The trip was concluded in six days. It took 1 hour 45 minutes to traverse Lake St Clair in the famous Bert ‘Fergy’ Fergusson motorboat on New Year’s Eve, 1940. This seems extraordinarily slow progress—didn’t Paddy Hartnett row the lake faster than that 30 years earlier, against the wind?— until you realise how overloaded Fergy’s vessel was! Seventeen people were crammed aboard what was certainly not Miss Velocity. Ron and Charlie slept in Hut Twelve of Fergy’s tourist camp at Cynthia Bay, where a housekeeper, Mrs Payne, was also employed. From here Fergy operated a free ‘bus’ service (Jessie Luckman called it a ‘frightful old half bus’ sporting sawn-off kitchen chairs with basket-work seats) to Derwent Bridge, where the departing tourist joined one of Grey’s buses. The Lake St Clair tourist infrastructure of 76 years ago was surprisingly well organised. Charlie having departed with family members, Ron stayed on a day more and caught a bus back to Launceston via Rainbow Chalet at Great Lake and Deloraine, using a short stopover in that town to submit a butcher’s order for Fergy. All this recreational transport at a time when petrol was rationed for the war effort!
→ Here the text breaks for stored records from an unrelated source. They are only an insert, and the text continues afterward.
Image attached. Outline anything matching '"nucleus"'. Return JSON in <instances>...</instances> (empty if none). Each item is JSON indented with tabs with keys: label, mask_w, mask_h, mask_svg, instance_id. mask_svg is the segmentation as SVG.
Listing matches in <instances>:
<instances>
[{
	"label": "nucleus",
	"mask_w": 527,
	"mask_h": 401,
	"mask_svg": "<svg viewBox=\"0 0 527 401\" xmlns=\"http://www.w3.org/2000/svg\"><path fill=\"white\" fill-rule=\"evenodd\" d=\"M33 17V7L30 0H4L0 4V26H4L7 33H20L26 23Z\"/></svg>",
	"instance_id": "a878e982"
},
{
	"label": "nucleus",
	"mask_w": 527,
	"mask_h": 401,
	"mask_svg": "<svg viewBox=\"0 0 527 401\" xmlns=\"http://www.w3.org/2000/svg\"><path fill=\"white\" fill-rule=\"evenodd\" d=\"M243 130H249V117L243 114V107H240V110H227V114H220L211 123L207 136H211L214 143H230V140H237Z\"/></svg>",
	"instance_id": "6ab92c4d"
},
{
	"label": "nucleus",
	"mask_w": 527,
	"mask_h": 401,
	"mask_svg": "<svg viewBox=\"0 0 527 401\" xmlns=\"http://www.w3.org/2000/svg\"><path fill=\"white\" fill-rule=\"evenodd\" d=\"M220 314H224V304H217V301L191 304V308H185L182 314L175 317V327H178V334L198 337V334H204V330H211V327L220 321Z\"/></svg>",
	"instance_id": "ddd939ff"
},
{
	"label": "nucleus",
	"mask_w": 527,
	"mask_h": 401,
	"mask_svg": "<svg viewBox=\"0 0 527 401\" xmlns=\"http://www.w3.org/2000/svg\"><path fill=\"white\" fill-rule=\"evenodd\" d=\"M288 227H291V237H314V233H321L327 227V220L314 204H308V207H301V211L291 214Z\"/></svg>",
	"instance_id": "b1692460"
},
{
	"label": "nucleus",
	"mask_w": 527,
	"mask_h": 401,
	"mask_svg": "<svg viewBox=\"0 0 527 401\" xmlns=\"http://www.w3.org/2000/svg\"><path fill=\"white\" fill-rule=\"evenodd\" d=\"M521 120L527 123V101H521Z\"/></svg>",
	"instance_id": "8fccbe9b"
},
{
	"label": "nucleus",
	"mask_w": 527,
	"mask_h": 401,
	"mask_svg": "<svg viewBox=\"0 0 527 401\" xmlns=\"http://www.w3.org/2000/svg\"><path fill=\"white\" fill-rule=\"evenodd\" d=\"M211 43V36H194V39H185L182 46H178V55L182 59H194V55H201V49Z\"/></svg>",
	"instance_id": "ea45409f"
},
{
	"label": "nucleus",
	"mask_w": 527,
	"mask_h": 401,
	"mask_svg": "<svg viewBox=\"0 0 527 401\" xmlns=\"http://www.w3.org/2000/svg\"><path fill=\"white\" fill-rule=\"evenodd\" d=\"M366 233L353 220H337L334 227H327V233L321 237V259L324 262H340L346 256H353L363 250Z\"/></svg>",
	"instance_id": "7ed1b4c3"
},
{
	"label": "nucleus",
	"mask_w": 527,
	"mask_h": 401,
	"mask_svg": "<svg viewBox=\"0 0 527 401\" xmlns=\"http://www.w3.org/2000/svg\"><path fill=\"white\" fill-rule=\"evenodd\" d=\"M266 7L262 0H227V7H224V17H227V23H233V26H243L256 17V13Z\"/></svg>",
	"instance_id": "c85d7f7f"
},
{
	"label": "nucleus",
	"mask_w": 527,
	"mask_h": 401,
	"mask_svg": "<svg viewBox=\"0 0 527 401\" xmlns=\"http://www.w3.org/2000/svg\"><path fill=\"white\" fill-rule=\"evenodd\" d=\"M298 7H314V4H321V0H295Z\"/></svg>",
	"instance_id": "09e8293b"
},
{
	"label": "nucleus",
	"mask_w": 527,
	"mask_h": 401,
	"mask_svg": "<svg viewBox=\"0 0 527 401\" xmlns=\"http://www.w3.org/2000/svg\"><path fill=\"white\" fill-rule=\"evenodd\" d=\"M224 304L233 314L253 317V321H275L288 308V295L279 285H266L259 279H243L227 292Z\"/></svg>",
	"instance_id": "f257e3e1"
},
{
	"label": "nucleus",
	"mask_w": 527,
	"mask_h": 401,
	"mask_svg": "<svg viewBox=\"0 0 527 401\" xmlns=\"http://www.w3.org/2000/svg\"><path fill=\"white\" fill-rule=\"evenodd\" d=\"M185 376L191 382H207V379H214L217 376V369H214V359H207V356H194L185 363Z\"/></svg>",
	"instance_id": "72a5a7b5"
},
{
On 3 January 1941 Ron Smith rested at home, having at last completed the journey contemplated 27 years earlier. Perhaps the experience strengthened his belief in the need for a motor road from Cradle Mountain to Lake St Clair, thereby conferring universal reserve access.[8] Age may not have wearied him, but maybe at that moment his swollen right foot felt more comfortable on an accelerator than in a heavy boot.[9]

[1] See ‘Ron Smith: bushwalker and national park promoter’, in Simon Cubit and Nic Haygarth, Mountain men: stories from the Tasmanian high country, Forty South Publishing, Hobart, 2015, pp.132–59.

[2] Ron Smith to GES Adams, 15 May 1914, NS234/17/1/4 (TAHO).

[3] See Simon Cubit and Nic Haygarth, Mountain men, pp.122–27.

[4] See ‘Smith huts’, in Simon Cubit and Nic Haygarth, Historic Tasmanian mountain huts: through the photographer’s lens, Forty South Publishing, Hobart, 2014, pp.36–43.

[5] For the 1911 trip, see Ron Smith to Kathie Carruthers, 29 November and 1 December 1911, NS234/22/1/1 (TAHO). The pair’s arrival at the Windermere Hut in 1914 had scared the life out of its incumbent, miner/hunter Mick Rose, who feared he had been he had been nabbed engaging in out-of-season snaring.

[6] Gustav Weindorfer diary, NS234/27/1/8 (TAHO); ‘Mountain beauties: Tasmania’s charms’, Examiner, 6 January 1934, p.11.

[7] Interview with Jessie Luckman.

[8] See, for example, minutes of the Cradle Mountain Reserve Board meeting, 25 June 1947, AA595/1/2 (TAHO).

[9] This account of Ron and Charlie Smith’s walk on the Overland Track is derived from Ron Smith’s diary, NS234/16/1/41 (TAHO).